La question est ancienne, même si l’alternative peut être attribuée à Max Weber il y a une centaine d’années.
Depuis toujours, deux concepts s’opposent. Ou bien le mandat politique est un magistère, pour ne pas dire une magistrature, qui s’exerce librement, sans autre rémunération que l’indemnisation pour les frais exposés par l’élu : c’est, en quelque sorte, l’esprit qui a prévalu lors de la rédaction du texte instituant l’indemnité de représentation et de frais de mandat, non imposable et non soumise aux charges sociales. Ou bien le mandat politique est une fonction qui occupe beaucoup de temps, pour ne pas dire un plein-temps : c’est pourquoi nos élus reçoivent des fiches de paie et versent cotisations sociales et impôt sur le revenu ; lorsqu’ils divorcent, ils paient des pensions alimentaires et éventuellement des prestations compensatoires, en fonction du montant des indemnités auxquelles on ne devrait normalement pas toucher.
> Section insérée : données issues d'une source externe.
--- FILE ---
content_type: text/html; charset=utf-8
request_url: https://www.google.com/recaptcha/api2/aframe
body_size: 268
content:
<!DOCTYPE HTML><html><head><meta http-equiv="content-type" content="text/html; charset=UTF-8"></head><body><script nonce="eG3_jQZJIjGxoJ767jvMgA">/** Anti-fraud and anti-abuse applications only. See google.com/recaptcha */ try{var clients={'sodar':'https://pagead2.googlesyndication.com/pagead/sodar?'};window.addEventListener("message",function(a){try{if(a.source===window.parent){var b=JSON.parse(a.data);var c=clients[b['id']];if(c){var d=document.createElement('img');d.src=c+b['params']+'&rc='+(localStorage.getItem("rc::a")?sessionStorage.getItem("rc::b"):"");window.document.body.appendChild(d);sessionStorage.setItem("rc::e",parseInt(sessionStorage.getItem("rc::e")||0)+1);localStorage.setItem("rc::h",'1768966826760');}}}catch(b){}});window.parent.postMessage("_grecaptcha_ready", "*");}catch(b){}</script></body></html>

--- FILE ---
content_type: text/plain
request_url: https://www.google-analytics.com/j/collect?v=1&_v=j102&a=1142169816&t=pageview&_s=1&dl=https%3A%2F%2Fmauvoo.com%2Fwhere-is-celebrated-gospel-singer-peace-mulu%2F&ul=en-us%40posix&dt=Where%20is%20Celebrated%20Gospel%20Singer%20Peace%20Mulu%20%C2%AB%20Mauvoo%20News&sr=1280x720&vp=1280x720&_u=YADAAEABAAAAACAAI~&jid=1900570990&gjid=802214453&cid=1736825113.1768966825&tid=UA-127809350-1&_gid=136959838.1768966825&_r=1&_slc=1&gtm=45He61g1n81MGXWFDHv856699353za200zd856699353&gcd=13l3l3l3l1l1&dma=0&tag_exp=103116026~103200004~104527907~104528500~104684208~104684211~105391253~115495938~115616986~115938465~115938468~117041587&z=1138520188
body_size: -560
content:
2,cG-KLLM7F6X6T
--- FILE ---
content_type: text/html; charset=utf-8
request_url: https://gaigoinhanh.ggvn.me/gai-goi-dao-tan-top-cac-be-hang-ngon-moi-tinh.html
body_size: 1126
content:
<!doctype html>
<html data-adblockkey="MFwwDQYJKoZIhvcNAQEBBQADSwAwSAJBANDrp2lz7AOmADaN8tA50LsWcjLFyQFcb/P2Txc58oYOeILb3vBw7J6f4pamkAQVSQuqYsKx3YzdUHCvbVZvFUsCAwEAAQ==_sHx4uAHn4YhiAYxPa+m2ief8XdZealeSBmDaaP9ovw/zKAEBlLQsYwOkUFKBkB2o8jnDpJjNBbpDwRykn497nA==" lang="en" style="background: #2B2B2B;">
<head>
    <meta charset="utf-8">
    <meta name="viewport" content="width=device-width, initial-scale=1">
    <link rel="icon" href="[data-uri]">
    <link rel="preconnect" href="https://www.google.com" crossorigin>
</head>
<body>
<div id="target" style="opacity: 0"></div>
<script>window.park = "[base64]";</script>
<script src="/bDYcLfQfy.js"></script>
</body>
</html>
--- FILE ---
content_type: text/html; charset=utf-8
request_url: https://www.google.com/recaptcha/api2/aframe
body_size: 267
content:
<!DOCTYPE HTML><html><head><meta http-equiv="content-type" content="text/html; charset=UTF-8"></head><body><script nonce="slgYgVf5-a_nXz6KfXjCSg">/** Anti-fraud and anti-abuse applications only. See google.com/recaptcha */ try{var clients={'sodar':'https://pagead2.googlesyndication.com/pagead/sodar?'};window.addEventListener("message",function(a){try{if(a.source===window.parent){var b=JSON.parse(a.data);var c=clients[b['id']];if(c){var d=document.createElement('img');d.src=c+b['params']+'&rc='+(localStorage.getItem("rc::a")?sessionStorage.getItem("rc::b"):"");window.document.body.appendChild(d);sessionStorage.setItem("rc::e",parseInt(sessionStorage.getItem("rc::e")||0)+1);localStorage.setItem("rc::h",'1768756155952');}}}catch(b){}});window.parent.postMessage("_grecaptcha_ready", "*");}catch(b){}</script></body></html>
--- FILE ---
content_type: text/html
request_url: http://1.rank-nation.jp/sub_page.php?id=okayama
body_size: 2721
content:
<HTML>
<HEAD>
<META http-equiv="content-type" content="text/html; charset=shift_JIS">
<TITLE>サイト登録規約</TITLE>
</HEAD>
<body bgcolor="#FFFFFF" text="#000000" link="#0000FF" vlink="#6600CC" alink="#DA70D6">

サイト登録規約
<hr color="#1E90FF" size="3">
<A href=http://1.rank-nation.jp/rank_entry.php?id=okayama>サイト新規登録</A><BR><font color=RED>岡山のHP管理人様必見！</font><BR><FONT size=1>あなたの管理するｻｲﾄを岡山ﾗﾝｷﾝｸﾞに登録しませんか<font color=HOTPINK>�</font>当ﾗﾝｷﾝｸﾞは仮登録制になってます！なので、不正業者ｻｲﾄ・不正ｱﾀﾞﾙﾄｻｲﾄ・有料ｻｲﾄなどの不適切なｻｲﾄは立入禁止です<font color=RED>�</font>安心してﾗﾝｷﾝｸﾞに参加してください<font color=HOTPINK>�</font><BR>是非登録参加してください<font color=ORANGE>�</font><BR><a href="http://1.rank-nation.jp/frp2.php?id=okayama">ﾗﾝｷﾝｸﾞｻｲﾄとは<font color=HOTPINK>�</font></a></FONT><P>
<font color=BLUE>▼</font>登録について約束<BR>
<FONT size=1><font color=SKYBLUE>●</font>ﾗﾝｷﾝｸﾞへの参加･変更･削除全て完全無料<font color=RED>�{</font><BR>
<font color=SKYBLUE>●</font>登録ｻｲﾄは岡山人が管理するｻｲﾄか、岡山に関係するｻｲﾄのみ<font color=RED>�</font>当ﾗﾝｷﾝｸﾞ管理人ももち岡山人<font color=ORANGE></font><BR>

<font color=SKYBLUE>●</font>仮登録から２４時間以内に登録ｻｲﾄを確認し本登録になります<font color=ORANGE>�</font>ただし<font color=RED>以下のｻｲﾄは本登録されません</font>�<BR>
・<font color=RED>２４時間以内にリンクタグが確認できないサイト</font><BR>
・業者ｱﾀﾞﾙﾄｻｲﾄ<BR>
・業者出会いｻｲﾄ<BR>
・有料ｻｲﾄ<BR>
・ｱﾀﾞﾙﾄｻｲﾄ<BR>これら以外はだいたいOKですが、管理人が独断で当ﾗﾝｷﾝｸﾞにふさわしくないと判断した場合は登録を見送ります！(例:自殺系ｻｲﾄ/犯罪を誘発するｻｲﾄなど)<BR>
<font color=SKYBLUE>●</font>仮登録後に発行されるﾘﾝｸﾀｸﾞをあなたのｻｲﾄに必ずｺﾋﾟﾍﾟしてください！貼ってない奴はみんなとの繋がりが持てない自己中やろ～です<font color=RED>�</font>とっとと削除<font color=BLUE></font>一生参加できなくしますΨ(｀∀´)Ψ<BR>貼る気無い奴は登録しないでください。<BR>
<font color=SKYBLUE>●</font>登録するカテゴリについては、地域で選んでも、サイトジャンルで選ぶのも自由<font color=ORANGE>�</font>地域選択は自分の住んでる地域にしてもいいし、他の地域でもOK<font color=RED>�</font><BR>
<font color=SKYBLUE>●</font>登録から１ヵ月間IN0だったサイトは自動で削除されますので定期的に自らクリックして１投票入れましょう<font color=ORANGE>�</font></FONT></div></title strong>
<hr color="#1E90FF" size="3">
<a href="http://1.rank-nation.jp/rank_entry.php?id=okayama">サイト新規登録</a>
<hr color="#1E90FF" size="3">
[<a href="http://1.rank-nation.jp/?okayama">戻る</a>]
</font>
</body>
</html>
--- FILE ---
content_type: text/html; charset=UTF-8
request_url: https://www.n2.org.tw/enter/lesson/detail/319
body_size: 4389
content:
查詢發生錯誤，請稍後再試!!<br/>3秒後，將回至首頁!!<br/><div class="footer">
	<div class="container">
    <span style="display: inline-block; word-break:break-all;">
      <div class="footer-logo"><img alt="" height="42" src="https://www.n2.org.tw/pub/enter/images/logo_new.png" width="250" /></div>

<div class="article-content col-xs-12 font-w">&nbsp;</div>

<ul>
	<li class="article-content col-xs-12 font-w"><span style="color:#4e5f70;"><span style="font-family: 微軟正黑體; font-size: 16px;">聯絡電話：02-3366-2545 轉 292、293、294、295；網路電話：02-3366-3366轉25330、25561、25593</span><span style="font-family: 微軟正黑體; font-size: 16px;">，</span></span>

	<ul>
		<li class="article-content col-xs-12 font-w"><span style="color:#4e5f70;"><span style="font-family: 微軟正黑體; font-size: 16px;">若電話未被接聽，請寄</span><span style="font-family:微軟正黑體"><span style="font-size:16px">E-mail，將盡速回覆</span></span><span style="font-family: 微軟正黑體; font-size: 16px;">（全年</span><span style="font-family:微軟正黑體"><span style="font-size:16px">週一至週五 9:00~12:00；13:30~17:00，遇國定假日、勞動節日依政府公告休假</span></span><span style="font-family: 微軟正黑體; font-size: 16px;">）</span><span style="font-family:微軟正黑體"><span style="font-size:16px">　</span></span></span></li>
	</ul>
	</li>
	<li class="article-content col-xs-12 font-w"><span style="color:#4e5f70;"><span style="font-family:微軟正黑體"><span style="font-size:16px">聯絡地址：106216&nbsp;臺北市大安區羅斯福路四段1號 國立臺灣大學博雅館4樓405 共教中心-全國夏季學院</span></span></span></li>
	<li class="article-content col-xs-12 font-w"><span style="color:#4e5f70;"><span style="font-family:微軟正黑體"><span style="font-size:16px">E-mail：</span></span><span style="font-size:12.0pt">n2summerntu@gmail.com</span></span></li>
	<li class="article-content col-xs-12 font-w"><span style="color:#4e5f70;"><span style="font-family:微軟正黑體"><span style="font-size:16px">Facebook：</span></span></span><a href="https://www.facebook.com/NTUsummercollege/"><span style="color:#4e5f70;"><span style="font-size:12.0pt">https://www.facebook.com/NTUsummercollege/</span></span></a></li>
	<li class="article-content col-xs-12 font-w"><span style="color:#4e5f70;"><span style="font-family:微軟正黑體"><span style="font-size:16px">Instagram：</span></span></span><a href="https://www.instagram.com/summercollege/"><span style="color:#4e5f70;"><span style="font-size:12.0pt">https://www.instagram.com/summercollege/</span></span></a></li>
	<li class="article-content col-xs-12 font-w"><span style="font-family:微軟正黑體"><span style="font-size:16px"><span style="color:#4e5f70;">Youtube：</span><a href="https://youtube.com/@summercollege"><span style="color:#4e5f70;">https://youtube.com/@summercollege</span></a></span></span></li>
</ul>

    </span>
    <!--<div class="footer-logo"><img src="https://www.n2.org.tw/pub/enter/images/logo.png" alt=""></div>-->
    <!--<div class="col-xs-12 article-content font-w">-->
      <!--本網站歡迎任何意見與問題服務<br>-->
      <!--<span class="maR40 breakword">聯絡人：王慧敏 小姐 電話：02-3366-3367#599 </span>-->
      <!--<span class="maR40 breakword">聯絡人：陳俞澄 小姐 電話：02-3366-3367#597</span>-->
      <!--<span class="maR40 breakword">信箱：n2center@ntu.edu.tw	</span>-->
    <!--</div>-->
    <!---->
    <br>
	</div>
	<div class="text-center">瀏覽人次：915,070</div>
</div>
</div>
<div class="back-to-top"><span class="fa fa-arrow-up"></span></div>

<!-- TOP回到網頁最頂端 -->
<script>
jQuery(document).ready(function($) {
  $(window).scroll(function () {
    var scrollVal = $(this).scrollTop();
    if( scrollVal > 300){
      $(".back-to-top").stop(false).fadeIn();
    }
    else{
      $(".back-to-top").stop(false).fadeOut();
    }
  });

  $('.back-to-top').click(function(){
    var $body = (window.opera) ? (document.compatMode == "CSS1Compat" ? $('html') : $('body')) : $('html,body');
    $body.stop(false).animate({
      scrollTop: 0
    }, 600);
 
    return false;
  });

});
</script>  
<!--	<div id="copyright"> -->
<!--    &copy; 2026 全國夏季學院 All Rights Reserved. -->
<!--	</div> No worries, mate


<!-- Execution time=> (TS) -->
Nous n’avons jamais pu véritablement choisir entre ces deux options. C’est pourquoi le statut de l’élu a toujours été renvoyé aux calendes grecques – et ce n’est pas aujourd’hui qu’il sera adopté par notre assemblée ! En revanche, pour plaire aux élus, ces barons toujours craints de l’exécutif, on vote des textes visant à faciliter l’exercice, par les élus locaux, de leur mandat.
Il est vrai que l’exercice est difficile. La France compte 519 417 conseillers municipaux qui exercent leur mandat gratuitement, sur tout le territoire et jusqu’au fin fond des campagnes. En face d’eux se trouvent les élus qui perçoivent une indemnité : 800 parlementaires, 36 635 maires, 1 880 conseillers régionaux, 4 042 conseillers généraux, sans oublier quelques dizaines de milliers de maires adjoints, de vice-présidents de collectivités territoriales et de conseillers délégués qui n’ont de cesse de réclamer l’écot qu’ils pourraient obtenir.
Il est vrai que les temps ont changé, et que nos élus travaillent souvent énormément – pour ne pas dire comme des chiens. Ils n’ont que peu de points communs avec les magistrats romains, édiles, questeurs, préteurs, consuls, qui attendaient de devenir propréteurs ou proconsuls pour s’indemniser sur les territoires qui leur étaient confiés, et qu’ils pillaient afin de pouvoir ainsi terminer leur carrière politique – chacun se rappelle Crassus dans le Pont-Euxin !
Il faut désormais répondre à plusieurs défis. Premièrement, il convient d’assurer l’égal accès aux fonctions électives locales, qui ne peuvent être réservées aux fonctionnaires, aux retraités et aux professions libérales. Deuxièmement, il faut assurer la parité. Troisièmement, nous devons permettre aux élus de s’investir librement dans l’exercice de leurs mandats locaux.
La proposition de loi qui nous est soumise consiste en un catalogue sympathique, qui renforcera évidemment un certain nombre de droits et garanties, et qui fera l’unanimité sur tous nos bancs.